TASK DESCRIPTION - Convert the data below, from the line containing "Lika Hotel Estambul" up to and including the line containing "SPENCER & FLEETWOOD", into a Markdown table with the columns Row and Entry. Number each row and omit any blank lines.

DATA FOR THIS TASK -
- Opening Delimiter -

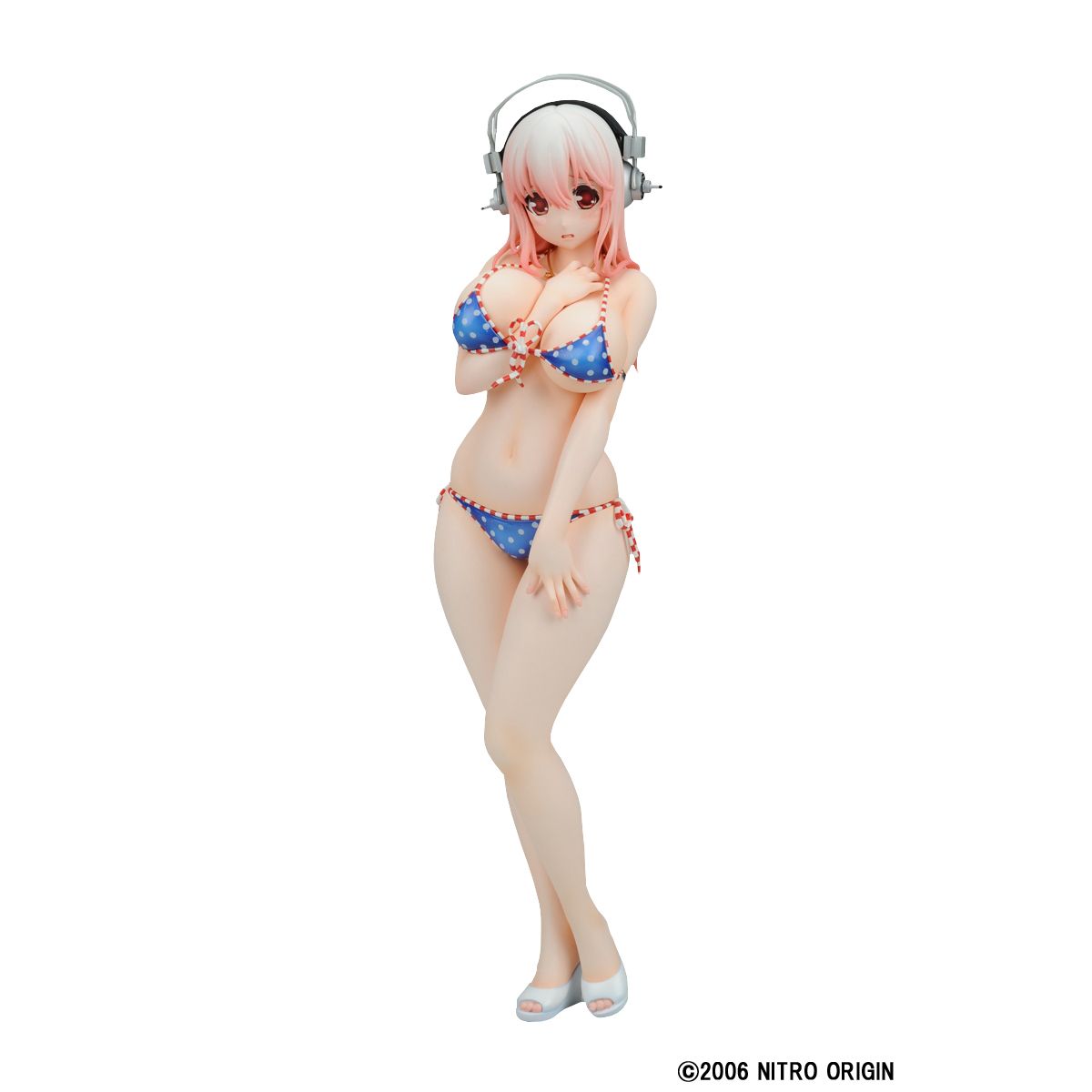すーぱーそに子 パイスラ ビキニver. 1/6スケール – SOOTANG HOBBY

- Closing Delimiter -
- Opening Delimiter -

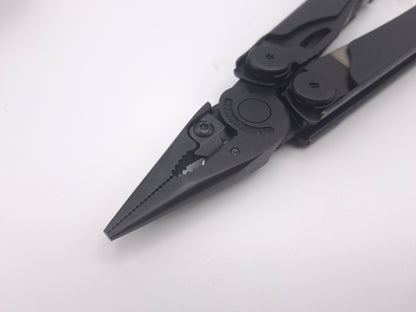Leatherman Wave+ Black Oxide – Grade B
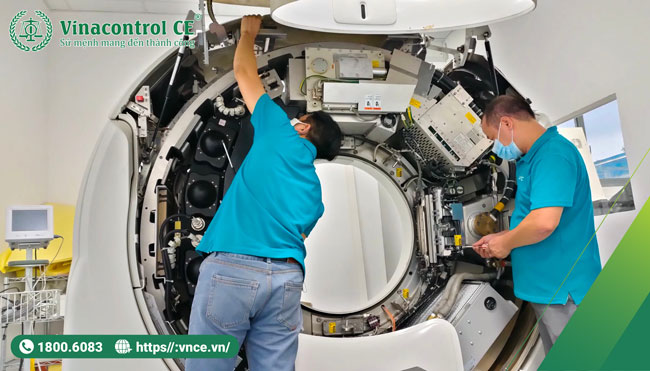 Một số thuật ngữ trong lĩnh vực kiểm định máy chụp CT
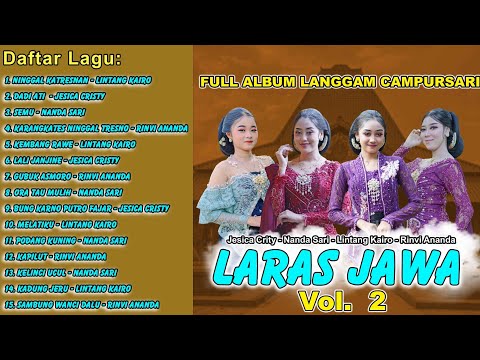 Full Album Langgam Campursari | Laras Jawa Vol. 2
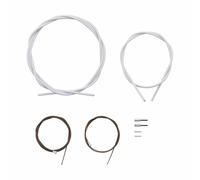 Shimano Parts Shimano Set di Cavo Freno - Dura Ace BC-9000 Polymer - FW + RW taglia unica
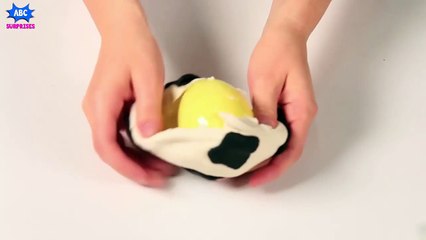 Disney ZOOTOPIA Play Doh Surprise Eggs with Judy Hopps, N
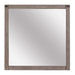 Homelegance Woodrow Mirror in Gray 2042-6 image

- Closing Delimiter -
- Opening Delimiter -

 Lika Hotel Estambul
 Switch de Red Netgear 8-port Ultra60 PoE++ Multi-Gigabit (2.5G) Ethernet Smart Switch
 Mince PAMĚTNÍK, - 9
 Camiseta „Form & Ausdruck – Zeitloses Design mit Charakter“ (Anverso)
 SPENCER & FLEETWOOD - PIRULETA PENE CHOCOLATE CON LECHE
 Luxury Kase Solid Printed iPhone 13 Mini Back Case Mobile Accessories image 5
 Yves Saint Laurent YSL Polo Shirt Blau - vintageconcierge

- Closing Delimiter -

WRITTEN RESPONSE -
| Row | Entry |
|---|---|
| 1 |  Lika Hotel Estambul |
| 2 |  Switch de Red Netgear 8-port Ultra60 PoE++ Multi-Gigabit (2.5G) Ethernet Smart Switch |
| 3 |  Mince PAMĚTNÍK, - 9 |
| 4 |  Camiseta „Form & Ausdruck – Zeitloses Design mit Charakter“ (Anverso) |
| 5 |  SPENCER & FLEETWOOD - PIRULETA PENE CHOCOLATE CON LECHE |